** Exercise **
The answer should be a faithful retyping of the records that follow, pictures excluded.
[[ Entries supplied open ]]
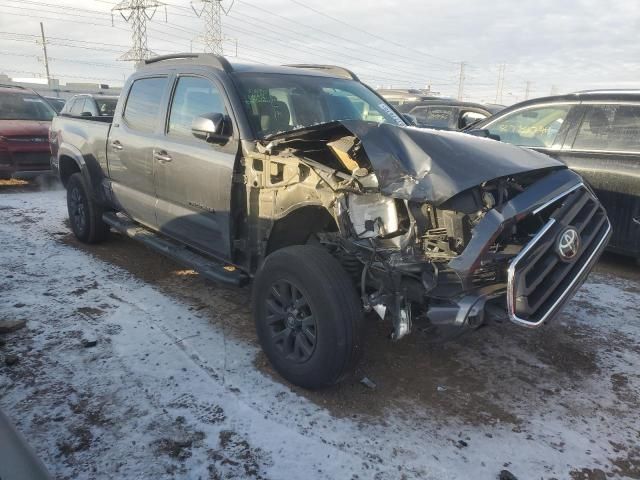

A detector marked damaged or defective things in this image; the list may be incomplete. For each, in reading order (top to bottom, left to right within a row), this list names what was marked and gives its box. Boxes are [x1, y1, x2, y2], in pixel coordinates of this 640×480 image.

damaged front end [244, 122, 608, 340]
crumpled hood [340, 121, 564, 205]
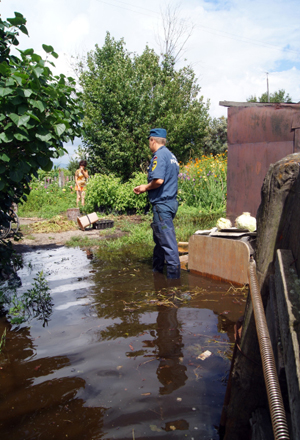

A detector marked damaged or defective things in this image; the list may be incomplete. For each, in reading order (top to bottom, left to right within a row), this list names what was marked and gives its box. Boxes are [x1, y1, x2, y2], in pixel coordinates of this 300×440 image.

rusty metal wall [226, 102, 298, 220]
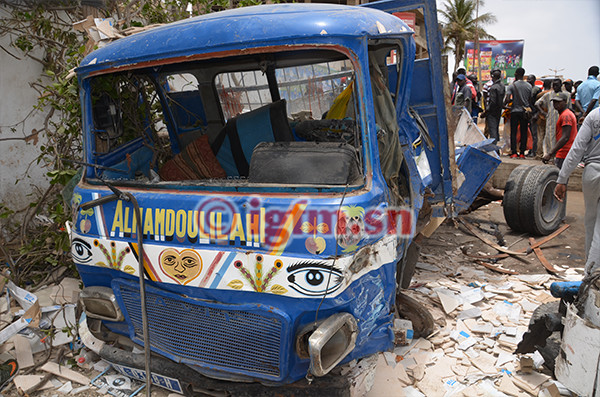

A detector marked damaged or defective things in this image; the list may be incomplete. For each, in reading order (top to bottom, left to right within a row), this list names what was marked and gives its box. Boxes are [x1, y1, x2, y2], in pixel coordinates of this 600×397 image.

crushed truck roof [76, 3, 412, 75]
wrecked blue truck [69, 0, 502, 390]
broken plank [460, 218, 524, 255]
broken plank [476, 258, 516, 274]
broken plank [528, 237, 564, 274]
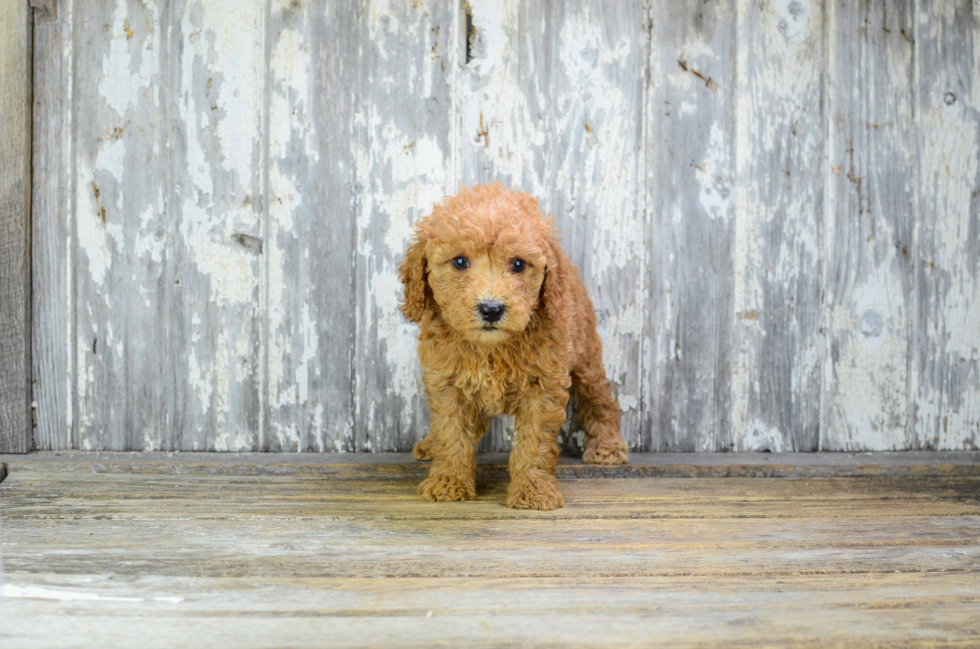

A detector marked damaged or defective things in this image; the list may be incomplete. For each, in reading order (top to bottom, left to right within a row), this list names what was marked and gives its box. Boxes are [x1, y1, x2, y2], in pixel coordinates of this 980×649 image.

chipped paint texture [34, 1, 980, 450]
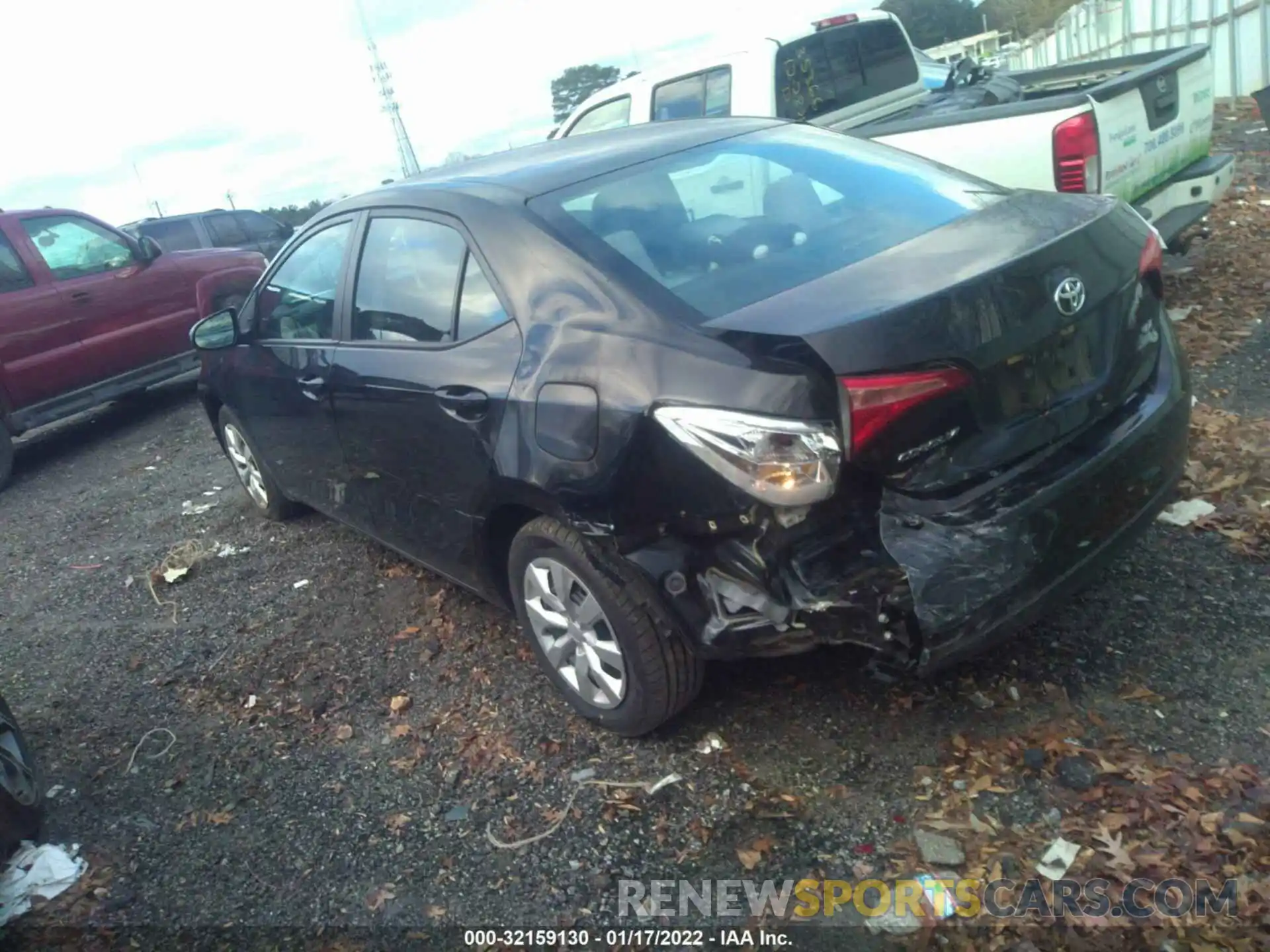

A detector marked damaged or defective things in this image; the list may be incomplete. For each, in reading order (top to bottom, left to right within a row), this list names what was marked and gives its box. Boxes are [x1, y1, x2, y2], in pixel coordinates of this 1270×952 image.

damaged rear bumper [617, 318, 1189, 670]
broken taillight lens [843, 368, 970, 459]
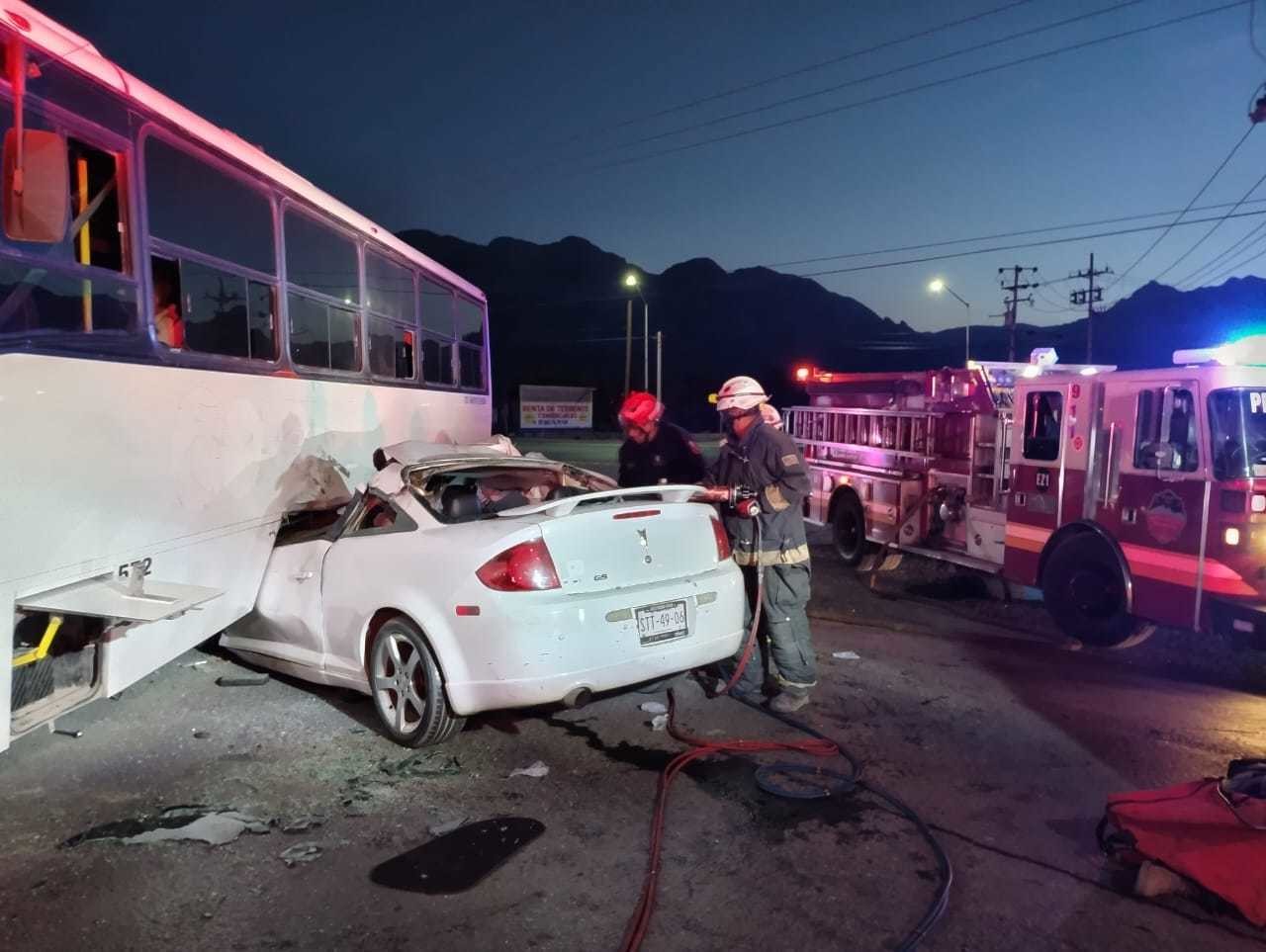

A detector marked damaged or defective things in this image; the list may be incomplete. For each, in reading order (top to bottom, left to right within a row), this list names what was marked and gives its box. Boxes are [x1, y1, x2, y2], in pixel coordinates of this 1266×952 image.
[[ Entries supplied closed ]]
** Task answer **
A detector marked damaged or defective things in this image; the list may be incomplete. For each, in reading order (top to bottom, left to right within a row), this list names what was marked and gives its box. Boxes are [x1, y1, x2, y2], in pixel coordinates of this 640×480 image.

damaged front end [244, 122, 608, 340]
crumpled hood [340, 121, 564, 205]

A detector marked damaged or defective things in this image; the list may be incomplete. For each, in reading order (top to bottom, left to right within a row), this list names what was marked and gives its box. Boxes are [x1, y1, x2, y2], in pixel coordinates of this 300×440 image.

rusty metal wall [226, 102, 298, 220]

A detector marked damaged or defective things in this image; the list may be incomplete. For each, in reading order (top to bottom, left to right within a row), this list names what was marked and gives its box. Boxes are [x1, y1, x2, y2], in pixel coordinates of this 600×397 image.

crushed truck roof [76, 3, 412, 75]
wrecked blue truck [69, 0, 502, 390]
broken plank [460, 218, 524, 255]
broken plank [476, 258, 516, 274]
broken plank [528, 237, 564, 274]

A detector marked damaged or defective things in this image; the list may be incomplete. For each, in reading order (top to bottom, left to right within a row), this list names what was marked and gives its box. Boxes are [x1, y1, x2, y2], in pixel coordinates of this 980×649 image.

chipped paint texture [34, 1, 980, 450]

A detector marked damaged or defective things in this image; the list may be incomplete. For each, in reading order (top to bottom, left to right within a row), this list names what was marked and gives its box. Boxes are [x1, y1, x2, y2], in pixel coordinates of this 1270×952 image.

damaged rear bumper [617, 318, 1189, 670]
broken taillight lens [843, 368, 970, 459]

A detector marked damaged or defective things in this image; the list may be incomplete. For each, in reading order (top to bottom, left to right within a row), this list names what was marked and gives its box. Boxes are [x1, y1, x2, y2], in pixel coordinates of this 1266×952 image.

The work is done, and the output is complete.